MD set up for all-atom Protein-ssDNA complex systems

GROMACS version: 2020.3
GROMACS modification: No

I am fairly newly to MD and would like to simulate a protein-ssDNA complex. I have been reading the literature to try and establish the best set up for my system and I am more than happy to hear suggestions from the community or alternatively to discuss the current state/best practice set up for these types of simulations in general.

My simulation set up will contain the protein and a short ssDNA fragment of ~20 nucleotides in 0.15 M NaCl, tip3p water model. I am interested in analysing protein-DNA interactions to investigate DNA arrangement and dynamics, as well as protein-ion interactions. The only information I have about potential interactions are from the structure which suggests a weak co-ordination of the phosphate backbone to positively charged residues.
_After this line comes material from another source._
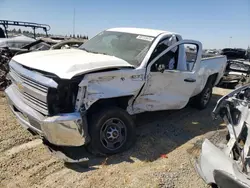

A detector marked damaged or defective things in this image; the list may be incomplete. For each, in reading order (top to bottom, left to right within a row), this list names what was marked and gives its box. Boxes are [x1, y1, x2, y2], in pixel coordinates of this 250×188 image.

crumpled hood [12, 48, 133, 78]
damaged front end [197, 84, 250, 188]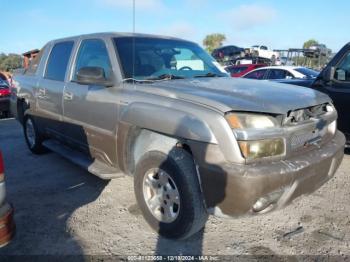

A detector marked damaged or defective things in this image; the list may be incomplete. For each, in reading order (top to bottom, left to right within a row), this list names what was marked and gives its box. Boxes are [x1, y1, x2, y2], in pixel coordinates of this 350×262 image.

damaged front bumper [196, 130, 346, 217]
I gather that the CHARMM and AMBER forcefields are most commonly used to simulate protein-DNA systems. However a couple of years ago this paper came out highlighting some artefacts with the CHARMM36 forcefield when simulating dsDNA over longer microsecond timescales. https://pubs.acs.org/doi/10.1021/acs.jpcb.9b09106. Although my simulation set up will be very different to what was done in this paper, I am leaning towards using the AMBER forcefields due to potential problems with CHARMM. But the CHARMM36 forcefield may model protein-ssDNA dynamics fine over long timescales, I need to do more reading on this and I actually don’t know if the problem is only with dsDNA. I wondered if anyone had any input.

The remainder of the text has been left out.